» Exercise details
Note the line where "family: Cercopithecidae" appears in the data below; write it out exactly, along with every line that comes after it to the end.

* * * *

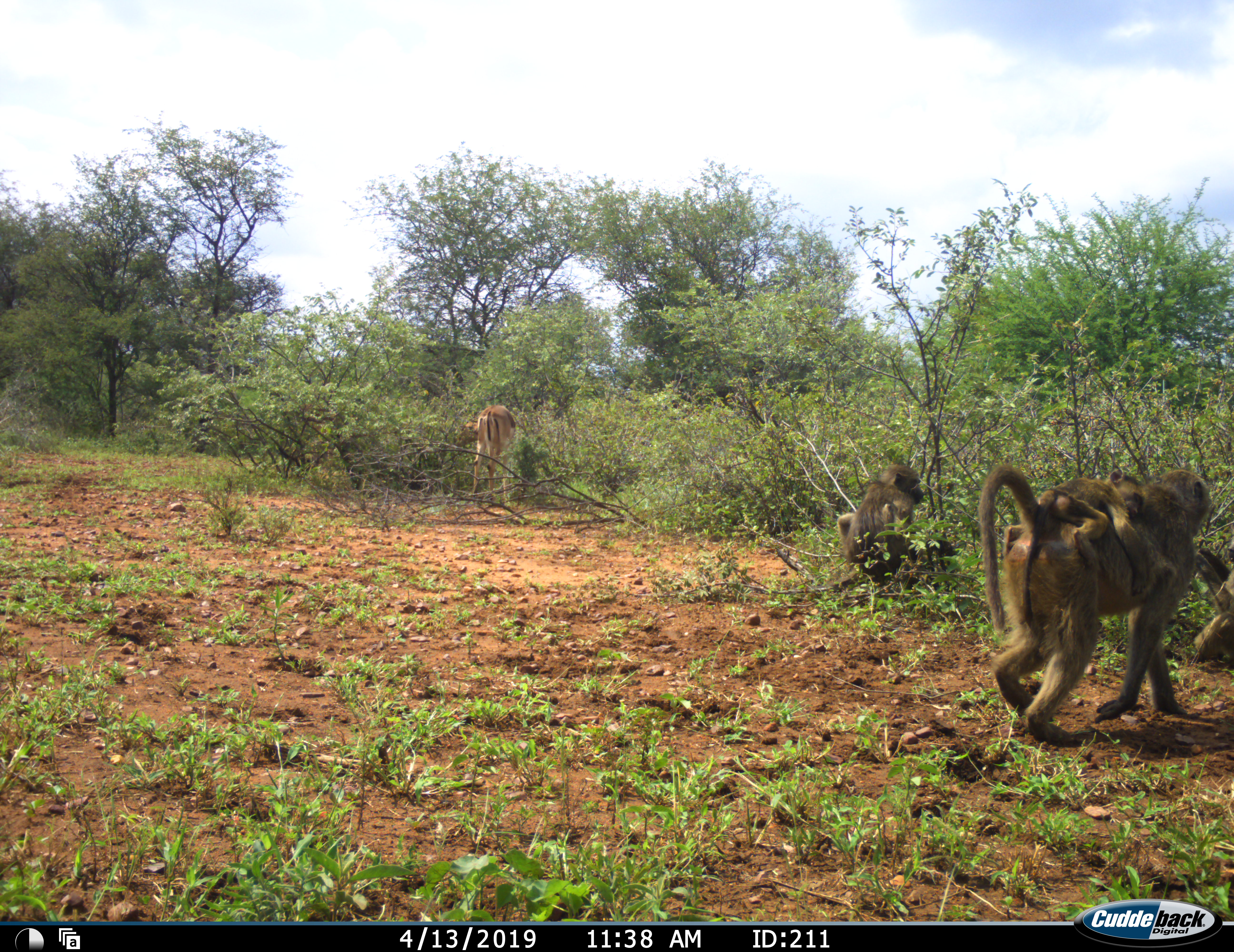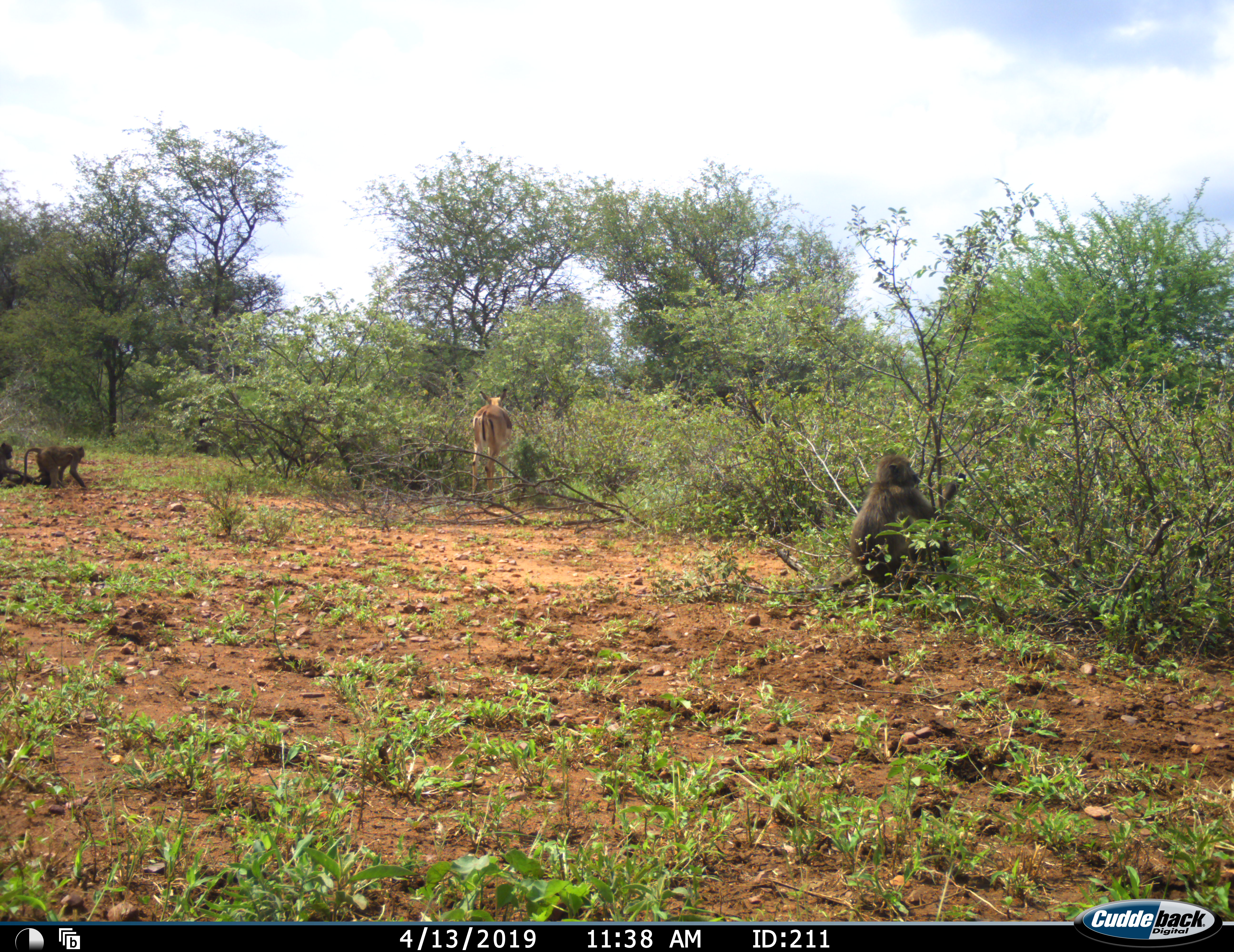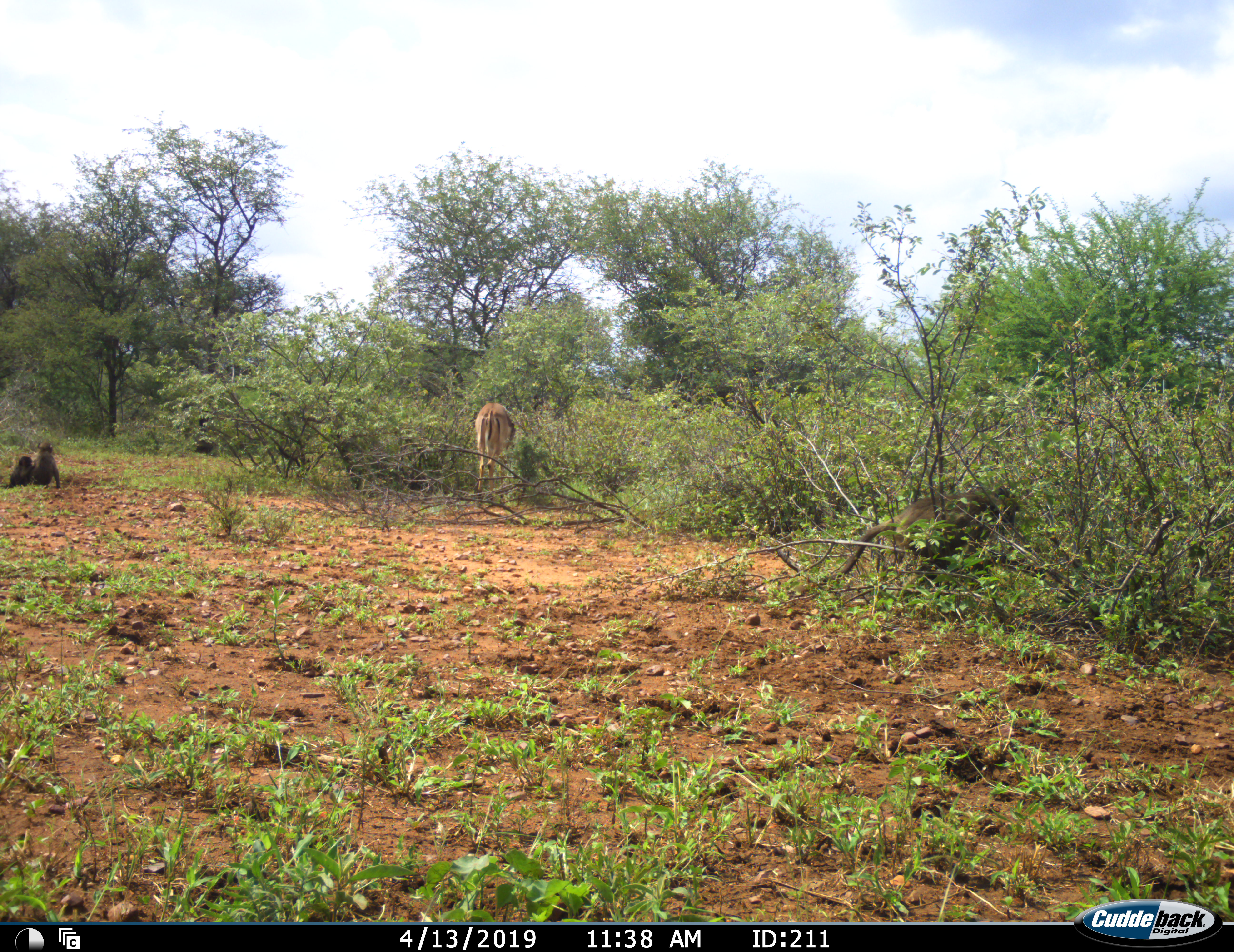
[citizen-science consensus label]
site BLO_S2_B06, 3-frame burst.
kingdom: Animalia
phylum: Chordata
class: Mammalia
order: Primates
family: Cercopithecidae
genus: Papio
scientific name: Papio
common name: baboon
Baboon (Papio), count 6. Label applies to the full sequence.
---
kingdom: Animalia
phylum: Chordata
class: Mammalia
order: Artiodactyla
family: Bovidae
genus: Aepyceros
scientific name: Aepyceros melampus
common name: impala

* * * *

» Task answer
family: Cercopithecidae
genus: Papio
scientific name: Papio
common name: baboon
Baboon (Papio), count 6. Label applies to the full sequence.
---
kingdom: Animalia
phylum: Chordata
class: Mammalia
order: Artiodactyla
family: Bovidae
genus: Aepyceros
scientific name: Aepyceros melampus
common name: impala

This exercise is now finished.